- Birth name: Victor Winston Farrell
- Born: 8 May 1945 (age 79) Manchester, England
- Genres: Rock, pop
- Occupation: Musician
- Instrument: Guitar
- Years active: 1961–1963

= Vic Steele =

British guitarist (born 1945)

Victor Winston Farrell (born 8 May 1945), best known as Vic Steele, is a British former guitarist. He was the original lead guitarist of the Hollies.

==Career==
Farrell was born on 8 May 1945 in Manchester, England. He played the guitar from early adolescence onward, and was inspired by American rock and roll. In 1961 he became the lead guitarist of Manchester-based group the Emperors of Rhythm, which featured Eric Stewart, later of the Mindbenders and 10cc fame, on rhythm guitar. Farrell was also close friends with Mindbenders frontman Wayne Fontana.

After the Emperors of Rhythm disbanded in the summer of 1962, Farrell decided to team up with singer Allan Clarke, singer/guitarist Graham Nash, bassist Eric Haydock and drummer Don Rathbone. The group went under several names, first calling themselves "The Hollies" for a December 1962 gig at the Oasis Club in Manchester. In 2009, Nash wrote, "We called ourselves The Hollies, after Buddy and Christmas."

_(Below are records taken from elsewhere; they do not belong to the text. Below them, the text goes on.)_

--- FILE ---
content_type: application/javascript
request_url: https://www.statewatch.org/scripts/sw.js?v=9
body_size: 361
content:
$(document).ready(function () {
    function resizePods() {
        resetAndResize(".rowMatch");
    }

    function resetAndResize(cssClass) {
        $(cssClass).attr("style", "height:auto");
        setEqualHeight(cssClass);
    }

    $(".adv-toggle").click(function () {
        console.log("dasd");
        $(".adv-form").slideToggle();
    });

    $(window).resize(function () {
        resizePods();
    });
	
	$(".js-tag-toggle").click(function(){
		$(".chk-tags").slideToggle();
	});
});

In January 1963 the Hollies performed at the Cavern Club in Liverpool, where they were seen by Parlophone assistant producer Ron Richards, who had been involved in producing the first Beatles session. Richards offered the Hollies an audition with Parlophone, but Steele did not want to be a "professional" musician and left the band in April 1963. Tony Hicks was brought in to replace him.